(Provided data Opens)

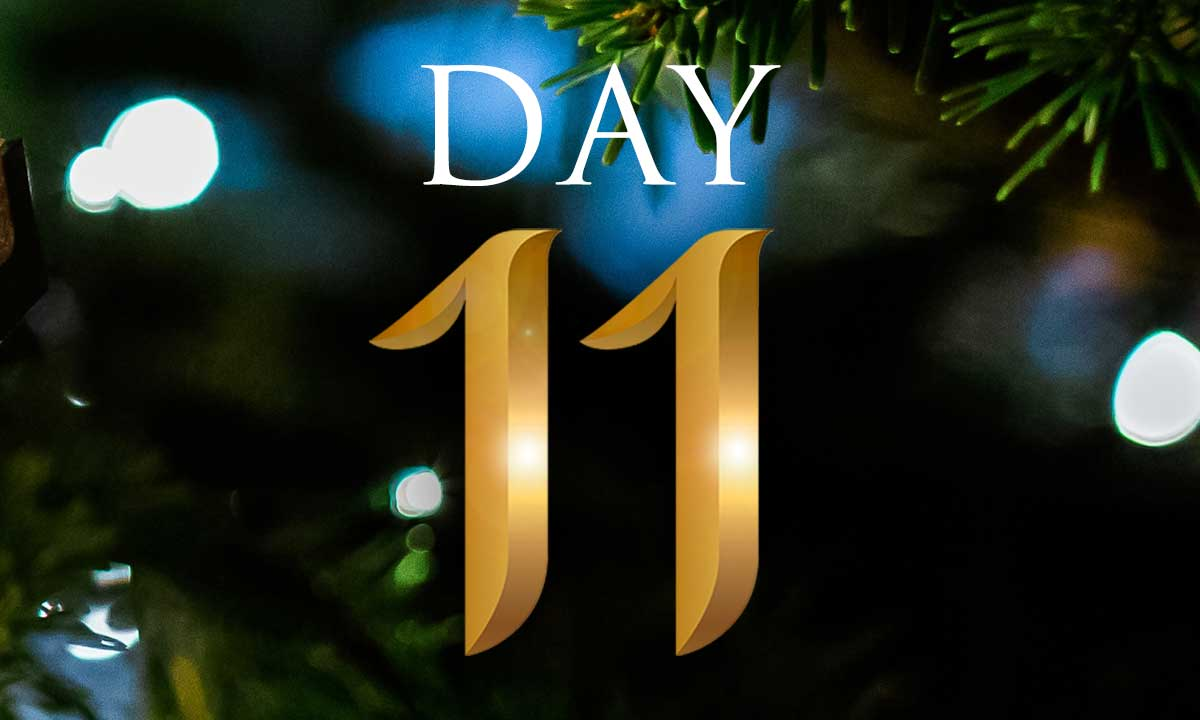 12 Days of Christmas Study: Day 11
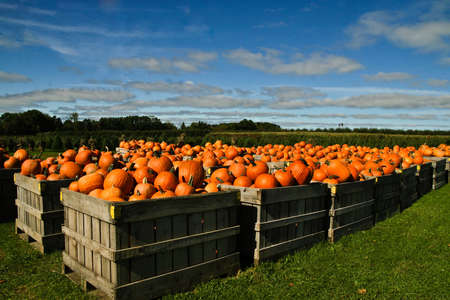 Many crates full of bright orange pumpkins, lined up on green grass with corn field and blue sky in background.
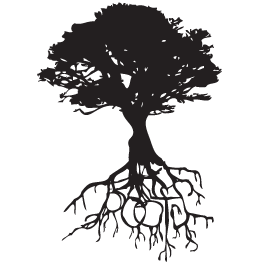 Oak Roots Wall Decals Dezign With A Z Tree Images Roots Tattoo Tree Tattoo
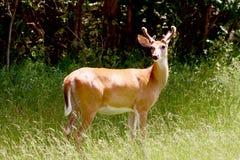 Cervos atados brancos imagens de stock royalty free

(Provided data Closes)

Write out the material above exactly, and omit the pictures it holds.

 12 Days of Christmas Study: Day 11
 Many crates full of bright orange pumpkins, lined up on green grass with corn field and blue sky in background.
 Oak Roots Wall Decals Dezign With A Z Tree Images Roots Tattoo Tree Tattoo
 Cervos atados brancos imagens de stock royalty free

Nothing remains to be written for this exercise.